### PAGE EXCERPT:
— BEGIN —

Re: The Problem with Atheism

Reply #257

Russians were found massively religious, Estonians hardly at all.
The obvious reason being of course the Soviet era which made atheism the official tradition.

:rolleyes:

Re: The Problem with Atheism

Reply #258
The sentence between those sentences is important.

Re: The Problem with Atheism

Reply #259
Not really, except you will tell us that Estonians compared to Russians were the more assiduous Soviets :)



Re: The Problem with Atheism

Reply #262
Any problem with atheism is overwhelmed by problems with religion...sort of.
Each and every head in this photo has its own packet of stone.



Re: The Problem with Atheism

Reply #265

Estonians have been described as cold to religion all along, ever since Germans began documenting them in the XIIIth century. So either it's inherent or it's the fault of Germans.

IIRC the baltic countries were the ones that resisted christianization the longest, and at that time the germans in question would be the teutonic order and similar organizations still in the middle of trying to impose christianity.

 

Re: The Problem with Atheism

Reply #266
Yes, but past performance is not a good predictor of future fervour. The Czechs were early adopters to anything Christian, Orthodoxy, Catholicism, Protestantism, sects. You name it, they did it. If you didn't name it they probably did it anyway.

— END —

[Scene question lines]
— BEGIN —

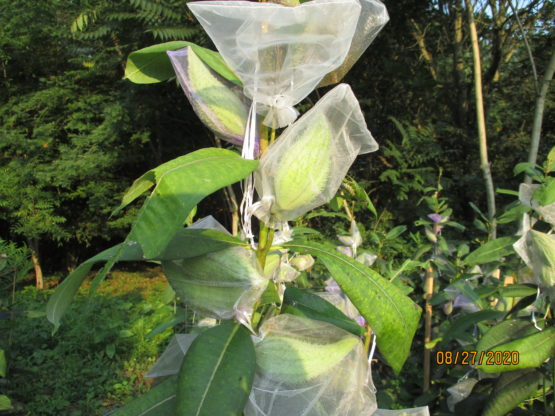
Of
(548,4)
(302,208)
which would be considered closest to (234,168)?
(302,208)

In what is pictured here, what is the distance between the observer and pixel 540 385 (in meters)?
1.05

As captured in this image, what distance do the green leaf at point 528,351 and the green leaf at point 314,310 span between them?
38cm

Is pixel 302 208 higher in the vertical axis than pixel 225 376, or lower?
higher

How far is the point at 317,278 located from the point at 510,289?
120 cm

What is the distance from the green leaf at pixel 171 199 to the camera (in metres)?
0.42

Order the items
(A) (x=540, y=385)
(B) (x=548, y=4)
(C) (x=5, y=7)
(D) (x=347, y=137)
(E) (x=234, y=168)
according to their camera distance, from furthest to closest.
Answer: (C) (x=5, y=7) < (B) (x=548, y=4) < (A) (x=540, y=385) < (D) (x=347, y=137) < (E) (x=234, y=168)

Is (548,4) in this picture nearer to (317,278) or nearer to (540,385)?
(317,278)

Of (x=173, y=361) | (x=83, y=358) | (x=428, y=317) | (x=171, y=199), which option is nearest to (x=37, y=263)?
(x=83, y=358)

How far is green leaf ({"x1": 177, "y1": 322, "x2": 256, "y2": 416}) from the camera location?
0.51 m

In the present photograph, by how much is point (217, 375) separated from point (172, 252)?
0.16 metres

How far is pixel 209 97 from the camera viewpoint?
58cm

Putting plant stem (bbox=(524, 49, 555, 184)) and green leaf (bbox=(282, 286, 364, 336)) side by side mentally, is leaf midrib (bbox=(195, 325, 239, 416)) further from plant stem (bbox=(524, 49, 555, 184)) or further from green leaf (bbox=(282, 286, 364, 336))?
plant stem (bbox=(524, 49, 555, 184))

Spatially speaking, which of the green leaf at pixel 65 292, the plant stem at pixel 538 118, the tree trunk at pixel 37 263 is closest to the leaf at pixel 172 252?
the green leaf at pixel 65 292

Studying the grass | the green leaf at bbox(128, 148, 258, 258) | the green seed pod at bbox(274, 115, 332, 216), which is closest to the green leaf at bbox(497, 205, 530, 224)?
the green seed pod at bbox(274, 115, 332, 216)
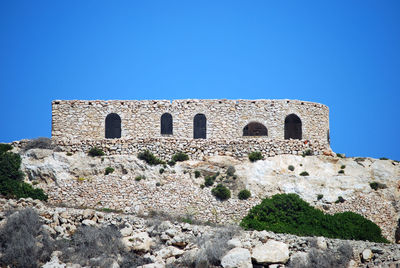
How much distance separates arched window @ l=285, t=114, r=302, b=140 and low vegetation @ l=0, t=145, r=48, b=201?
2239cm

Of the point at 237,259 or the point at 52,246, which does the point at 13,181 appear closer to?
the point at 52,246

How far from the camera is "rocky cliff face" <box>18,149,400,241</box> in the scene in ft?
119

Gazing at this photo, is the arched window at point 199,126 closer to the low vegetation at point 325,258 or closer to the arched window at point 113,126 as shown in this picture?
the arched window at point 113,126

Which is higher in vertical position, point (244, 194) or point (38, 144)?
point (38, 144)

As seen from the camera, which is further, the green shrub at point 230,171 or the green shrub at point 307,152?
the green shrub at point 307,152

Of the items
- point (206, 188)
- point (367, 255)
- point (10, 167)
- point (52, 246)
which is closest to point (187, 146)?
point (206, 188)

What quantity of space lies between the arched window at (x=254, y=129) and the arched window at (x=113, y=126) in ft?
37.6

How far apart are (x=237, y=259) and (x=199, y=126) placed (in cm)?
2089

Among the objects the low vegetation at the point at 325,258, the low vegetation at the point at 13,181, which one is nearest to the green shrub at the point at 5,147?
the low vegetation at the point at 13,181

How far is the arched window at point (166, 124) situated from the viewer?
45875 millimetres

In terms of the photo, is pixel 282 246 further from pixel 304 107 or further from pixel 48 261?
pixel 304 107

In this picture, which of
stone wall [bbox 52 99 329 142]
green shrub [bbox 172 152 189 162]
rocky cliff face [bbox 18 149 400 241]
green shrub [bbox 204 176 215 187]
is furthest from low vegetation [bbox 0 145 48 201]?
green shrub [bbox 204 176 215 187]

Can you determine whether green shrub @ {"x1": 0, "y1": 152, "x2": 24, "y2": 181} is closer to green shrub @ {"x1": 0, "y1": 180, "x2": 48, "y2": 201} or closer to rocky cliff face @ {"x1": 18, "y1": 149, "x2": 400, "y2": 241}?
rocky cliff face @ {"x1": 18, "y1": 149, "x2": 400, "y2": 241}

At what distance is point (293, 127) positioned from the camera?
46844 mm
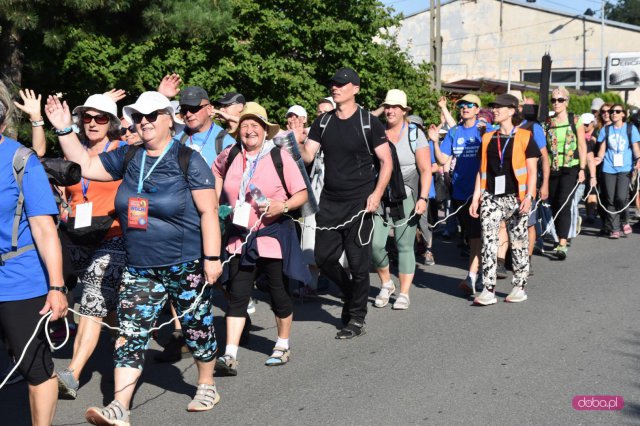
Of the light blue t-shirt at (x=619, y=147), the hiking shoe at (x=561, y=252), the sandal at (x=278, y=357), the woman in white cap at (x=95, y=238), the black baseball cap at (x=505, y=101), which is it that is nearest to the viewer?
the woman in white cap at (x=95, y=238)

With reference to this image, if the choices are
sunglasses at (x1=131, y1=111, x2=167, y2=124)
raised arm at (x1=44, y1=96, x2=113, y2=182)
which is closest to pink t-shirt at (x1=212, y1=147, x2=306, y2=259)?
raised arm at (x1=44, y1=96, x2=113, y2=182)

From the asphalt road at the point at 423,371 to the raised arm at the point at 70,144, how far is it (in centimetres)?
152

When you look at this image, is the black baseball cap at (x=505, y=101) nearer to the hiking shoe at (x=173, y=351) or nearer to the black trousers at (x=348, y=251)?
the black trousers at (x=348, y=251)

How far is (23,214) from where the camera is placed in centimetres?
435

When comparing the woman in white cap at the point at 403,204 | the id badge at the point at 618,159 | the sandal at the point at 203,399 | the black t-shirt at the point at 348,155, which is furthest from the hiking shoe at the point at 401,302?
the id badge at the point at 618,159

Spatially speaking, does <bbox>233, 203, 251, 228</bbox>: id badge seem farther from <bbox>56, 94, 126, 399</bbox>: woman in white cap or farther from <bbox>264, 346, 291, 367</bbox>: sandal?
<bbox>264, 346, 291, 367</bbox>: sandal

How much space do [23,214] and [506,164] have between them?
4.96 metres

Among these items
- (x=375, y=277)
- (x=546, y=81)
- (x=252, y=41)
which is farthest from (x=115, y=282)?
(x=252, y=41)

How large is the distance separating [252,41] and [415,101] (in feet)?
15.2

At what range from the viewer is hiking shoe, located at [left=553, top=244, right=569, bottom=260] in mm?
10797

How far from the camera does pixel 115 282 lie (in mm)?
5852

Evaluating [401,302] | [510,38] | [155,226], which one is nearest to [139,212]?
[155,226]

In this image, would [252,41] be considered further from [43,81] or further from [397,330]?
[397,330]

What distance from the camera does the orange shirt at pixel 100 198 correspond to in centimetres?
583
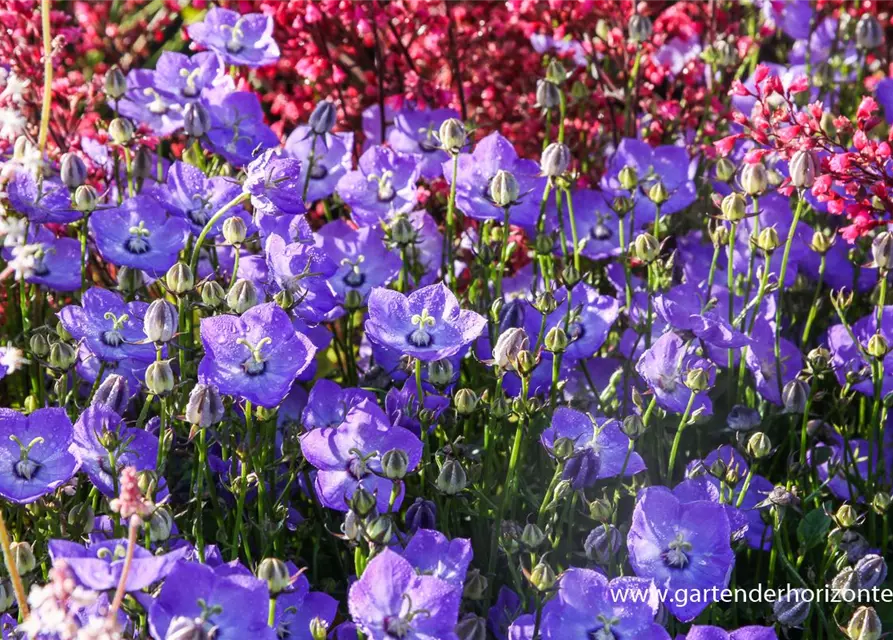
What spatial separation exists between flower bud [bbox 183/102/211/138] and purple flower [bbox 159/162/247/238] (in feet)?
0.31

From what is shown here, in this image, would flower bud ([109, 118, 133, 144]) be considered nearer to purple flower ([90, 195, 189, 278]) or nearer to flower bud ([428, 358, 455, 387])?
purple flower ([90, 195, 189, 278])

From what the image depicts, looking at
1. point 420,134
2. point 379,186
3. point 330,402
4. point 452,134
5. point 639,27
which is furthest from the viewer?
point 420,134

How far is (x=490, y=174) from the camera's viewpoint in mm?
2477

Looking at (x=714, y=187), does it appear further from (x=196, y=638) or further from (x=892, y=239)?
(x=196, y=638)

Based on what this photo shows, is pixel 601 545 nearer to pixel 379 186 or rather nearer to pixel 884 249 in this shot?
pixel 884 249

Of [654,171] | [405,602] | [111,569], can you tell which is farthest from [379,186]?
[111,569]

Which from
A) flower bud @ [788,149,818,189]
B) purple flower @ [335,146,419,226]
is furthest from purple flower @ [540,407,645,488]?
purple flower @ [335,146,419,226]

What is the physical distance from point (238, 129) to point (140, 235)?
0.44 m

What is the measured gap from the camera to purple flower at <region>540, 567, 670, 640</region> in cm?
162

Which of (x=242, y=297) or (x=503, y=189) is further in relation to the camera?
(x=503, y=189)

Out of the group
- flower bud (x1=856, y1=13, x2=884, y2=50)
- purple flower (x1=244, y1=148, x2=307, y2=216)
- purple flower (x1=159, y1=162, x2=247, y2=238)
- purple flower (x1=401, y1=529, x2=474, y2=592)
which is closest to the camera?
purple flower (x1=401, y1=529, x2=474, y2=592)

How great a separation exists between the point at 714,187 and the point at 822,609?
1.28m

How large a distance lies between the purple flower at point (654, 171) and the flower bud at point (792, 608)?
3.73 feet

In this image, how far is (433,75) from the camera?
3.28m
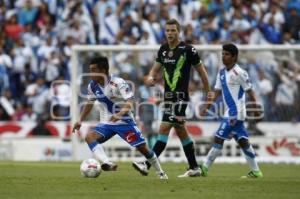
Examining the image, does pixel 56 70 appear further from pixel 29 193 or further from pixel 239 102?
pixel 29 193

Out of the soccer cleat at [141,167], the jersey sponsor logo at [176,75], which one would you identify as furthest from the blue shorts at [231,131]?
the soccer cleat at [141,167]

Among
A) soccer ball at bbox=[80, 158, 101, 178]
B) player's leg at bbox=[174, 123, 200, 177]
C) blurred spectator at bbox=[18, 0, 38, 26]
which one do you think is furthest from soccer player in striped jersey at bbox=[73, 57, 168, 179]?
blurred spectator at bbox=[18, 0, 38, 26]

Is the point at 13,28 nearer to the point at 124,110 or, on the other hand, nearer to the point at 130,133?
the point at 130,133

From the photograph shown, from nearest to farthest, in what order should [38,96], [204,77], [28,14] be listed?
[204,77] < [38,96] < [28,14]

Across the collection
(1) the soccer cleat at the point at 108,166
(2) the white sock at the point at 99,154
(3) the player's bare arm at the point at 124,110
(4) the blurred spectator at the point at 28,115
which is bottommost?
(4) the blurred spectator at the point at 28,115

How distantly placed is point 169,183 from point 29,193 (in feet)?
8.84

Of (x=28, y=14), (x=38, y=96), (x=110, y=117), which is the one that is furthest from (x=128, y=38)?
(x=110, y=117)

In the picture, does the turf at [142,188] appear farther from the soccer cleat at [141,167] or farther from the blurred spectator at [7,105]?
the blurred spectator at [7,105]

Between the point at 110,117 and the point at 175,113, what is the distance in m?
1.57

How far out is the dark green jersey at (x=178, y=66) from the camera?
16.5 metres

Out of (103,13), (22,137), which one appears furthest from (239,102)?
(103,13)

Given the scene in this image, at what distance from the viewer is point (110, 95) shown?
1522 centimetres

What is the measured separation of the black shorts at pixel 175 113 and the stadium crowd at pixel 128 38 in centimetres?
928

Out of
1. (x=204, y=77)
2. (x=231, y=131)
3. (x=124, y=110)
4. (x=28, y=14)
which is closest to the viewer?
(x=124, y=110)
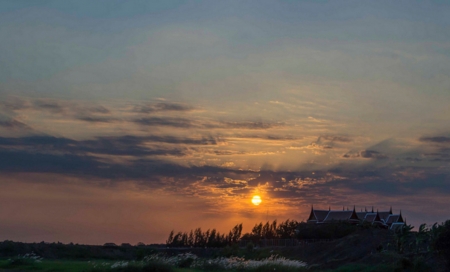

— END —

### CHALLENGES:
1 - According to the forum thread on the problem with atheism, since which century have Germans described Estonians as cold to religion?
2 - List every reply number that appears in the forum thread on the problem with atheism.
3 - Write a continuation of the forum thread on the problem with atheism, starting after its final sentence.

### RESULTS:
1 - Since the XIIIth (thirteenth) century.

2 - 257, 258, 259, 262, 265, 266

3 -
Many Poles were by comparison late bloomers to the blood of the Christ. Scandinavians made a name for themselves as heathen marauders, but by the time the Vikings had established a well-known international brand, they were actually already a franchise of Rome. Not so the Poles, they were quite enthusiastically staying unsaved.

Now, we should know which country is the European lighthouse of atheism, and which one is still carrying the cross.

Re: The Problem with Atheism

Reply #267

Many Poles were by comparison late bloomers to the blood of the Christ. Scandinavians made a name for themselves as heathen marauders, but by the time the Vikings had established a well-known international brand, they were actually already a franchise of Rome. Not so the Poles, they were quite enthusiastically staying unsaved.

Yeah, at that time the heathen marauders were mostly slavs from the southern baltic, so eventually the danes of all people started to beat them down.


Now, we should know which country is the European lighthouse of atheism, and which one is still carrying the cross.

It's the :beer: :right:

Re: The Problem with Atheism

Reply #268
You mean the holy spirit. Possible. I am having a Czech beer now in a Stockholm bar. No Christianity in sight.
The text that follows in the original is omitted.